Bound by lower education levels, traditions and household responsibilities, most ethnic minority women in China's impoverished regions have never dared to think of ways other than farming to help their families gain a better life.
However, with the government campaign to eradicate poverty gathering steam, small manufacturing workshops are bringing jobs to their doorsteps and empowering the women to take new roles in their families.
Ma Xiuping, living in a village in Linxia Hui Autonomous Prefecture, northwest China's Gansu Province, could not hide her excitement when recalling the first time she was paid by the factory she started working in.
"I could barely read, and I never imagined I could get a salary like urban workers," said Ma, who is in her 50s.
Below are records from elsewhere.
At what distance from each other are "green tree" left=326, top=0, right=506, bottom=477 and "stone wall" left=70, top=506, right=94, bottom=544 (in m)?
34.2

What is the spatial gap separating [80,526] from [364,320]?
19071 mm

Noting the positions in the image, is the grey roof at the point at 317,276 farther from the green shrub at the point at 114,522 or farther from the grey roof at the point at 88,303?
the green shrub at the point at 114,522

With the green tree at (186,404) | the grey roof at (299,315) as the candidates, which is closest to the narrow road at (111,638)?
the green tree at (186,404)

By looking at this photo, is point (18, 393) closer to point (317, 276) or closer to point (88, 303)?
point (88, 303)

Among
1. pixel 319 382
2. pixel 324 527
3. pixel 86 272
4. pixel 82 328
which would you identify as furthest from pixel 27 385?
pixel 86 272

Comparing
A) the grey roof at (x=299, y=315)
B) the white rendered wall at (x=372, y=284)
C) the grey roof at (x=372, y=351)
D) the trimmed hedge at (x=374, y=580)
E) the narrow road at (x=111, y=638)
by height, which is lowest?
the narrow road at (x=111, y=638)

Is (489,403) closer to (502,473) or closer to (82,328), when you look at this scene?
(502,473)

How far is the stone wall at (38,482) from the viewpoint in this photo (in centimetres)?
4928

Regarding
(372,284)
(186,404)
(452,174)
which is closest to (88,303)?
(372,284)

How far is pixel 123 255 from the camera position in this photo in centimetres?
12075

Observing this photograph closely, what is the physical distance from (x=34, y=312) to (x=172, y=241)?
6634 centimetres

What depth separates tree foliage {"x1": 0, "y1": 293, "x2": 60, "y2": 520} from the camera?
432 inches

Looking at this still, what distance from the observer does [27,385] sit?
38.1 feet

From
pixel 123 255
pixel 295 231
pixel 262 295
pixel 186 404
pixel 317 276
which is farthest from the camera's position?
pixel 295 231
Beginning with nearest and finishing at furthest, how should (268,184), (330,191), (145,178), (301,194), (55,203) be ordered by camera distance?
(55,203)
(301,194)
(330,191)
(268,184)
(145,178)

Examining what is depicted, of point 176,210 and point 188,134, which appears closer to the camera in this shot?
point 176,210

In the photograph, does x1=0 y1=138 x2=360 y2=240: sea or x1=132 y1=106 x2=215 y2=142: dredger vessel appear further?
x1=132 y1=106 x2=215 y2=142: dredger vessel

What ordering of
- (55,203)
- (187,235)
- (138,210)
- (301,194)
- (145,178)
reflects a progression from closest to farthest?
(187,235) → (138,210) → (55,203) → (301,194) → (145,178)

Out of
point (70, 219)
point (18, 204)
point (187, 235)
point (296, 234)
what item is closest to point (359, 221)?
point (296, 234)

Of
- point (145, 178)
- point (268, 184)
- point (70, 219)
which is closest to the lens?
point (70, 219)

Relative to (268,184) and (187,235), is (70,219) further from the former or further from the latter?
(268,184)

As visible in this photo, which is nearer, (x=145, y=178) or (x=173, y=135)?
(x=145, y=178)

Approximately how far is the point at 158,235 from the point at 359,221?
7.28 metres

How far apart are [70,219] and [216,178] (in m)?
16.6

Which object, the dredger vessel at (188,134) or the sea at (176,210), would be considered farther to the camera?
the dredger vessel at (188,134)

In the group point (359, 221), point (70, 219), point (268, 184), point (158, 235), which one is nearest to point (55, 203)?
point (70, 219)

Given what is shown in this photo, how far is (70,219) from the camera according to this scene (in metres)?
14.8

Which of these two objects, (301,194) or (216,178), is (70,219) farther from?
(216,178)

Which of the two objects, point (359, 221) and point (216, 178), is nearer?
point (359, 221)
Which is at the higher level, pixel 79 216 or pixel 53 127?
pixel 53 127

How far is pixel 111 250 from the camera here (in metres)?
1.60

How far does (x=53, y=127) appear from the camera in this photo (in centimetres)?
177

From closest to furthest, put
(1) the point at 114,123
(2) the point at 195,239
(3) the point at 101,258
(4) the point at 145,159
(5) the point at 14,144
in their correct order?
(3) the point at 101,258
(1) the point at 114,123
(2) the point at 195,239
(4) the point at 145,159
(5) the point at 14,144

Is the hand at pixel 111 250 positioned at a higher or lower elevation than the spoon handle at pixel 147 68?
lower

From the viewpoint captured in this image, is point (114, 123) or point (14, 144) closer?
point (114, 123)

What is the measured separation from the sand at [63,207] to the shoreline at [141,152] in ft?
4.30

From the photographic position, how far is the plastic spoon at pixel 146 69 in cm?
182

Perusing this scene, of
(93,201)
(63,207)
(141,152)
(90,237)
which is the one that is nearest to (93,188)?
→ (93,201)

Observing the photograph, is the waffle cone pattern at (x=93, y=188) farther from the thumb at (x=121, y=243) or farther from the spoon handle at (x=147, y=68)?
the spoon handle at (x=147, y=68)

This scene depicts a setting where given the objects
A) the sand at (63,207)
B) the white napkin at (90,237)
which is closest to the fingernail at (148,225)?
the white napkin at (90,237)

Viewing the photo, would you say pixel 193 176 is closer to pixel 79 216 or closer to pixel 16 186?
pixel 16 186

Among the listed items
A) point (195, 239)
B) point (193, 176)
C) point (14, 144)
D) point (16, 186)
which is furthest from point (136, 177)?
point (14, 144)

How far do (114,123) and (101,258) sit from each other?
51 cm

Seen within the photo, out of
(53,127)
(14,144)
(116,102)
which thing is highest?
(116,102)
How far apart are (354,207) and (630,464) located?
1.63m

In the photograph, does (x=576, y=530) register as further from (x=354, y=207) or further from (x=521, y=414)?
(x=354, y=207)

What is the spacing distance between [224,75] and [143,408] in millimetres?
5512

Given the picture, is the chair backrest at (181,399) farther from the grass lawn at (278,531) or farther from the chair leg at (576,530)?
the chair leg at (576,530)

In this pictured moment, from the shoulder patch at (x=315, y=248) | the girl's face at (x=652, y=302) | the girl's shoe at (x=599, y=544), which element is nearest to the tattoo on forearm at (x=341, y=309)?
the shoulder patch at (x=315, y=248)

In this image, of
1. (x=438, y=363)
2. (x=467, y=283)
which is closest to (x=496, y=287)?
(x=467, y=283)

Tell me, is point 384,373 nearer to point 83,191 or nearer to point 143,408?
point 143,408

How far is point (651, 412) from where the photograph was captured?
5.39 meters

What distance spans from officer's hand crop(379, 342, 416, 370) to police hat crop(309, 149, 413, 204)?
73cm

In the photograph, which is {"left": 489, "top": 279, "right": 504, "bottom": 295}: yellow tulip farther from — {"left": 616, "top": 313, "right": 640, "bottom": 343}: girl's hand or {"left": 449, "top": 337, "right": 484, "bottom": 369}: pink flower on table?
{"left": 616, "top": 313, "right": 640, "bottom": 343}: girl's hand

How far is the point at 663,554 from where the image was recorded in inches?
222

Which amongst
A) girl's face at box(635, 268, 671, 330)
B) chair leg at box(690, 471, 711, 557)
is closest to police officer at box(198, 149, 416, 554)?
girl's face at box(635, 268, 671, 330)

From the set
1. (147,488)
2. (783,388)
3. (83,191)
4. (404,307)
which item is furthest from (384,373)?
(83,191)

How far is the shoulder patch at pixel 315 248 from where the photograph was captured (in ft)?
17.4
The rural cooperative Ma works at makes traditional cloth shoes and employs more than 50 impoverished women workers.
In Gansu Province, such poverty-alleviation factories have created jobs for more than 8,000 women who were once trapped working on farms and taking care of all the family chores, and for them, a different life has started.
"Now I don't have to ask my husband for money, which makes me more confident," said the 28-year-old Ma Fatumai who worked at the same workshop with Ma Xiuping. For her first month of work, she earned 1,350 yuan (about US$190).
For Huang Ayingshe, who works in another poverty-reduction workshop in the prefecture, a job also means more association with the outside world, which she says is "much more fun" than staying at home.
As the deadline to eradicate absolute poverty by 2020 approaches, China is focusing efforts on the nation's poorest people, and Gansu Province is one of the major battlefields.
Answering the central leadership's call for "precision poverty alleviation," which demands tailored policies to suit different local situations, the province seeks to tap the power of women in the battle to wipe out absolute poverty by 2020.
In July, the All-China Women's Federation held a meeting in the Linxia Hui Autonomous Prefecture, which stressed women's roles in fighting poverty and called on them to contribute their strength.
Official data showed that China lifted 13.86 million people in rural areas out of poverty in 2018, with the number of impoverished rural residents dropping from 98.99 million in late 2012 to 16.6 million by the end of last year.